#### [TASK ITEM]
With the pictures omitted, print exactly the lines below, from the one containing "1923 Studebaker - Image 31 of 31" through the one containing "Akrapovic 07-13 BMW", and nothing else.
[DATA EXTRACT]
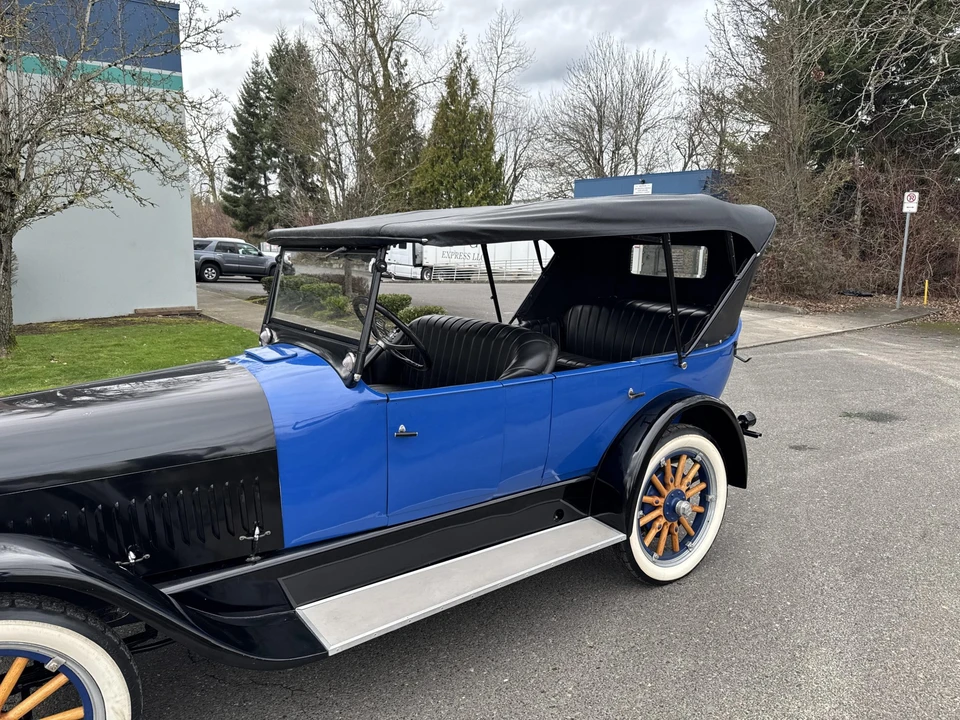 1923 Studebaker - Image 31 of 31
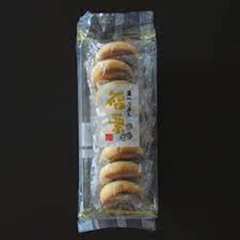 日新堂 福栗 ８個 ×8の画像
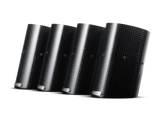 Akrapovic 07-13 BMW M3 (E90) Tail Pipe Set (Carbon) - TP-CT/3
[/DATA EXTRACT]
[DATA EXTRACT]
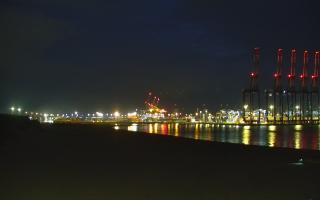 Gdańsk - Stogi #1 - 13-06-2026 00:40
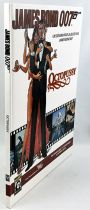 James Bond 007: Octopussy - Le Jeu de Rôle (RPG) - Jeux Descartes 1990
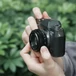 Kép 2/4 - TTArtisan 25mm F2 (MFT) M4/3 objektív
[/DATA EXTRACT]
#### [TASK SOLUTION]
 1923 Studebaker - Image 31 of 31
 日新堂 福栗 ８個 ×8の画像
 Akrapovic 07-13 BMW M3 (E90) Tail Pipe Set (Carbon) - TP-CT/3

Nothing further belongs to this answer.